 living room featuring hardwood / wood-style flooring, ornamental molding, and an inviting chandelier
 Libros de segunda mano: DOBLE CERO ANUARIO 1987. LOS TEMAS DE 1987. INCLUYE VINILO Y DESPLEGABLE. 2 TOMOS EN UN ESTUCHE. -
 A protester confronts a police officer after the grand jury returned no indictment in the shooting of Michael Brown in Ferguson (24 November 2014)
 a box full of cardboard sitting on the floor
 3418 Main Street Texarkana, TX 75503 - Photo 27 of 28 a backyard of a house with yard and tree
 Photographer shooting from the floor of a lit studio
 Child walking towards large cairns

※

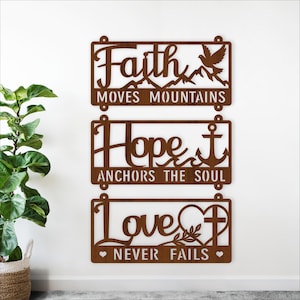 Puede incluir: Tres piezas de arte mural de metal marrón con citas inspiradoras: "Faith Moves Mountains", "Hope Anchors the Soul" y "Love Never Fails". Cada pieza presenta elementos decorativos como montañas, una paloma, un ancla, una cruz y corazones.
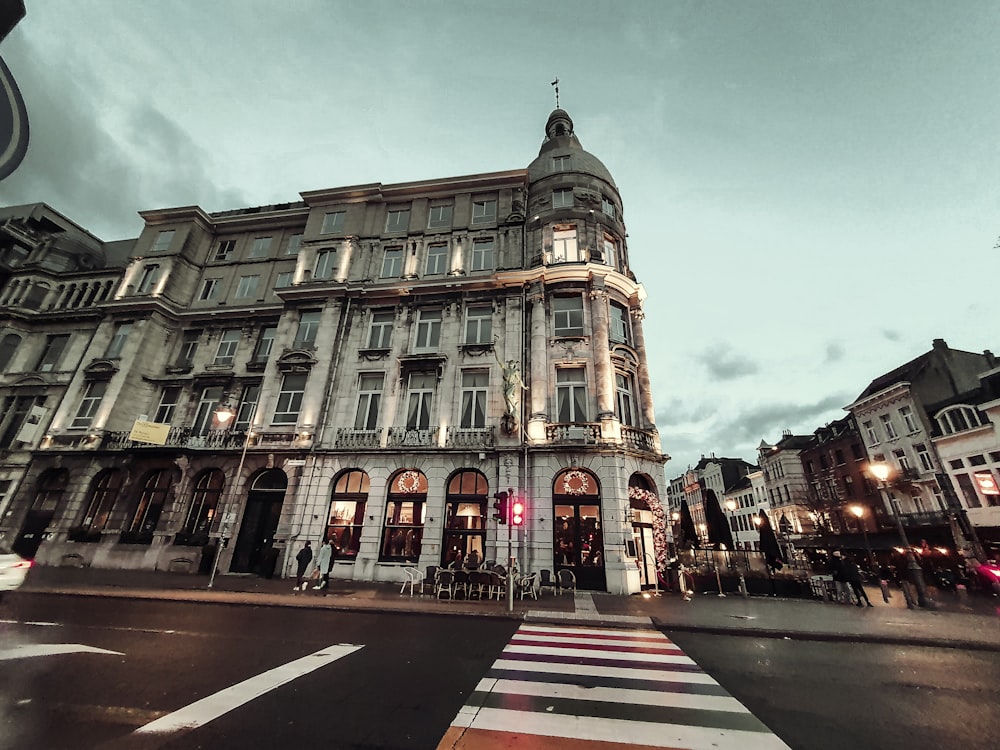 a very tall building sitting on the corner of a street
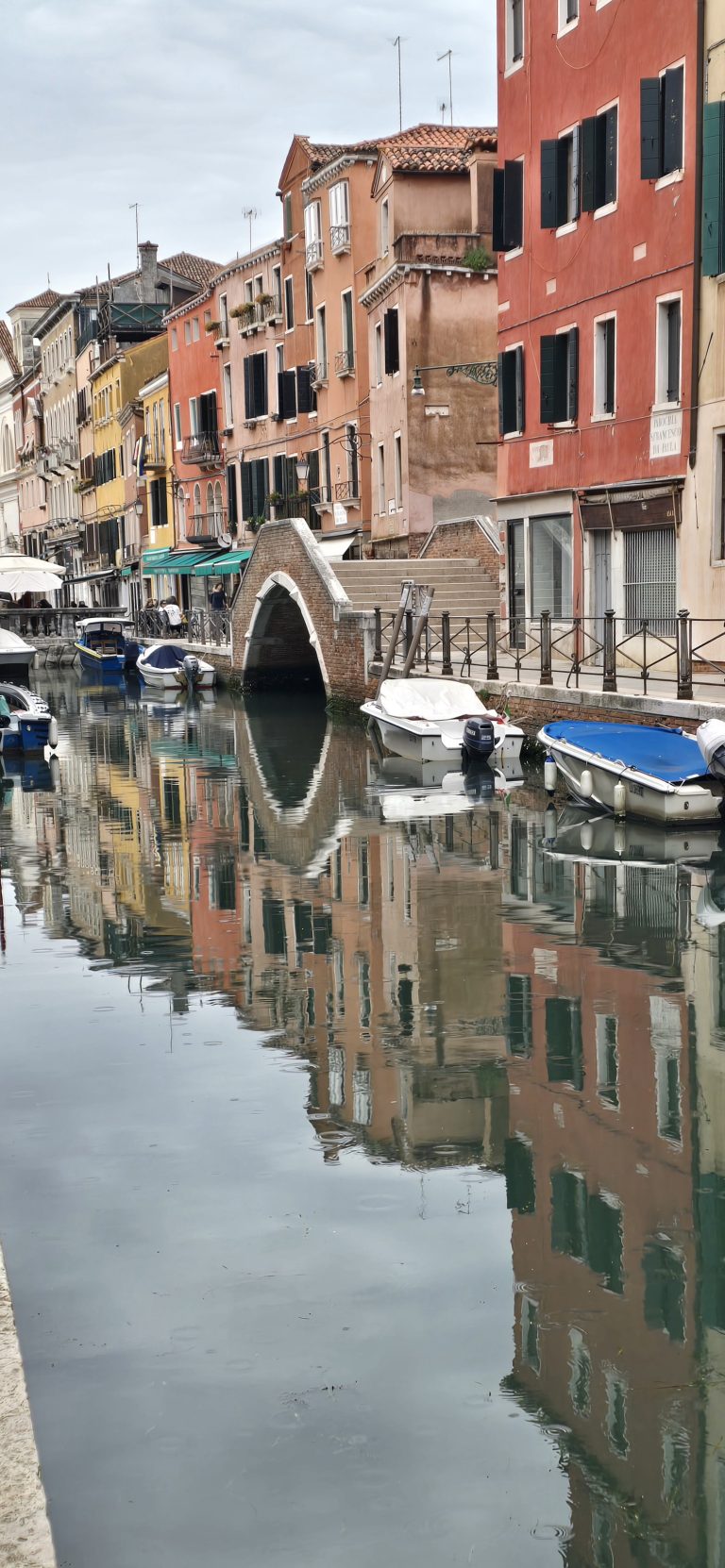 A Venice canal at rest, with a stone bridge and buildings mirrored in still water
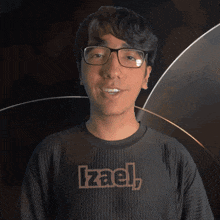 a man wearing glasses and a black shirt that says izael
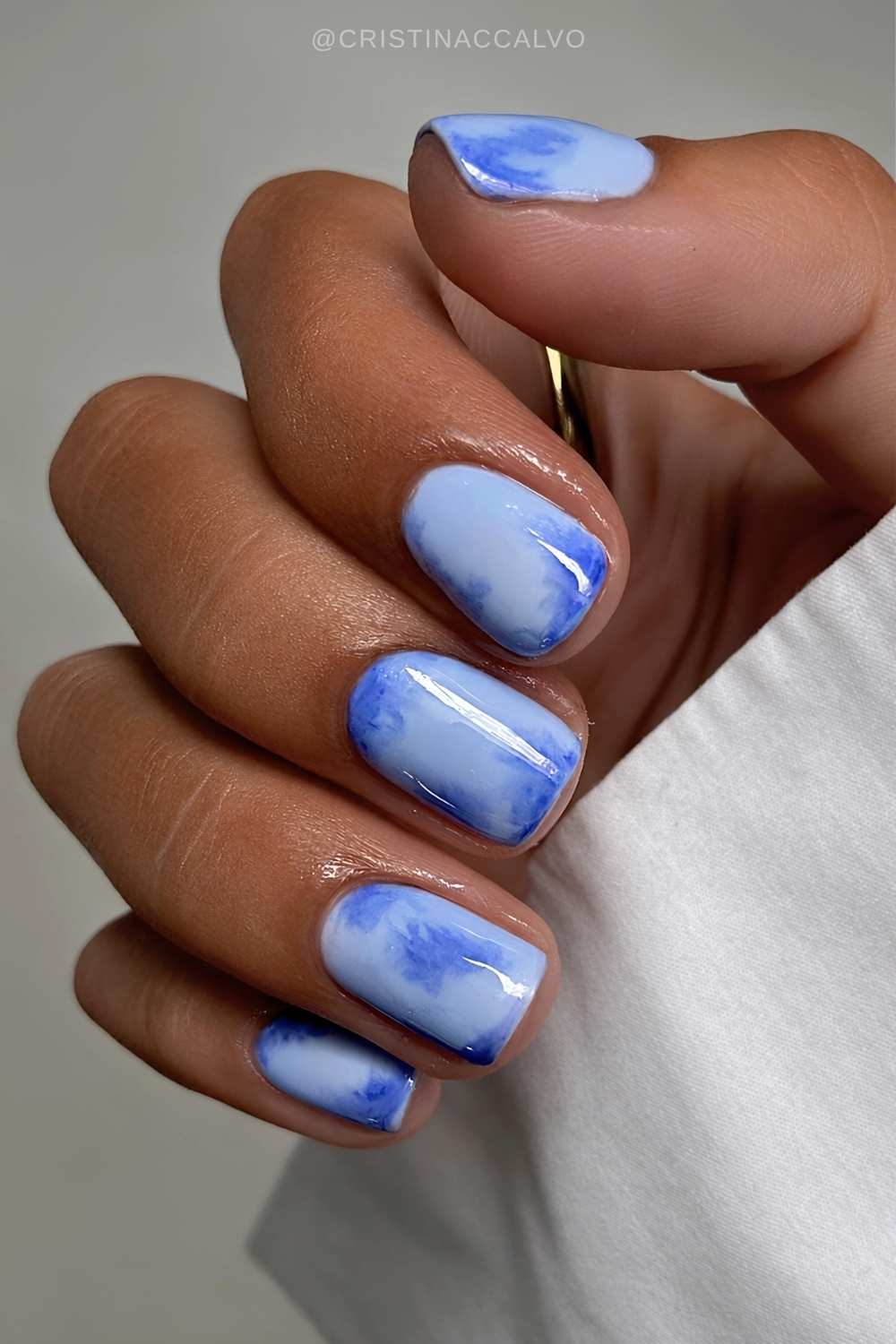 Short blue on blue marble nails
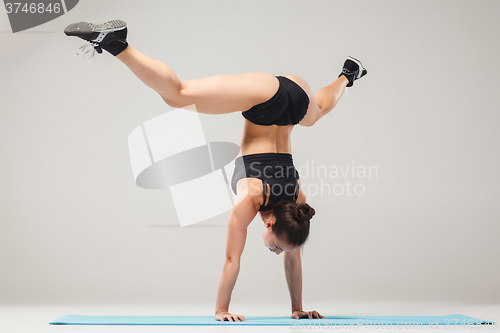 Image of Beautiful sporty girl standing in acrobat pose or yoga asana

※

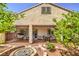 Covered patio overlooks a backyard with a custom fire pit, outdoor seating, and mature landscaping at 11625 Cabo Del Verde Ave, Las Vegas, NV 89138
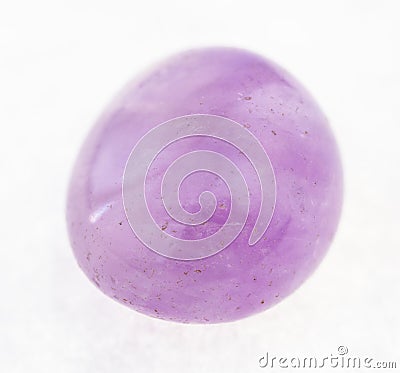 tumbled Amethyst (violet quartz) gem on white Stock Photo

※

**Problem description**
Taking the material above, extract exactly and only the lines from the line with "3418 Main Street" to the line with "Child walking towards large cairns", inclusive of both.

**Response to the task**
 3418 Main Street Texarkana, TX 75503 - Photo 27 of 28 a backyard of a house with yard and tree
 Photographer shooting from the floor of a lit studio
 Child walking towards large cairns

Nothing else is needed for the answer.